*Короткое задание 1*
Выпишите из записей все строки, в которых встречается слово «pixel». Регистр букв учитывается.

::: Текстовый отрывок :::

Разрываясь между отвращением к пустым словам и глубоко укоренившимся уважением к этике, Бонхёффер и впрямь пребывал в растрепанных чувствах. Вернувшись после любезной и бесплодной беседы с этой знакомой, он попытался раствориться в работе, но его оторвало новое приглашение – проехаться в горы Массачусетса. Он принял и это приглашение, хотя упрекал себя за такую досужесть: «Я все еще не обрел покоя для чтения Библии и молитвы»408. Поездка, однако, вышла прекрасная. Проехав по длинной окаймленной лавровыми деревьями дороге, они добрались до пейзажа, оживившего в памяти Бонхёффера Фридрихсбрунн. И все же давило, не становилось легче бремя мыслей о Германии и об отъезде.

:::

*Короткое задание 2*
Пожалуйста, повторите без изменений фрагмент отрывка о Бонхёффере: начните со слов «Разрываясь между отвращением» и остановитесь после слов «и об отъезде.».

::: Приведенные записи :::

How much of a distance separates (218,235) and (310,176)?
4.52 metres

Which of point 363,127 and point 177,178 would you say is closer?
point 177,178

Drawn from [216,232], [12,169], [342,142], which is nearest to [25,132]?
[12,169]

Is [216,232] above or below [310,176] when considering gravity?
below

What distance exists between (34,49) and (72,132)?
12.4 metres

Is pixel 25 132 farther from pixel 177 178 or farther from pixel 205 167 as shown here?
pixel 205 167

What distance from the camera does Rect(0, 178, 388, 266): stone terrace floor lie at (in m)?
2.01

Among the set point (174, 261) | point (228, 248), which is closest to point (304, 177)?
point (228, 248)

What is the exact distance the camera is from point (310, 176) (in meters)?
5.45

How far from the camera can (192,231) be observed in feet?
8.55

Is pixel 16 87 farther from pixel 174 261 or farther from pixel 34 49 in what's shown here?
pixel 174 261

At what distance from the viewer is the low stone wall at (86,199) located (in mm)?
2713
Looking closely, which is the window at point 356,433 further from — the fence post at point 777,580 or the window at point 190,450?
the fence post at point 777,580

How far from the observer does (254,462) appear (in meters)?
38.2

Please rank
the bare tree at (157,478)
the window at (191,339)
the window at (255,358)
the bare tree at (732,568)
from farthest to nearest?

:::

*Правильный ответ 1*
Is pixel 25 132 farther from pixel 177 178 or farther from pixel 205 167 as shown here?
pixel 205 167
Is pixel 16 87 farther from pixel 174 261 or farther from pixel 34 49 in what's shown here?
pixel 174 261

*Правильный ответ 2*
Разрываясь между отвращением к пустым словам и глубоко укоренившимся уважением к этике, Бонхёффер и впрямь пребывал в растрепанных чувствах. Вернувшись после любезной и бесплодной беседы с этой знакомой, он попытался раствориться в работе, но его оторвало новое приглашение – проехаться в горы Массачусетса. Он принял и это приглашение, хотя упрекал себя за такую досужесть: «Я все еще не обрел покоя для чтения Библии и молитвы»408. Поездка, однако, вышла прекрасная. Проехав по длинной окаймленной лавровыми деревьями дороге, они добрались до пейзажа, оживившего в памяти Бонхёффера Фридрихсбрунн. И все же давило, не становилось легче бремя мыслей о Германии и об отъезде.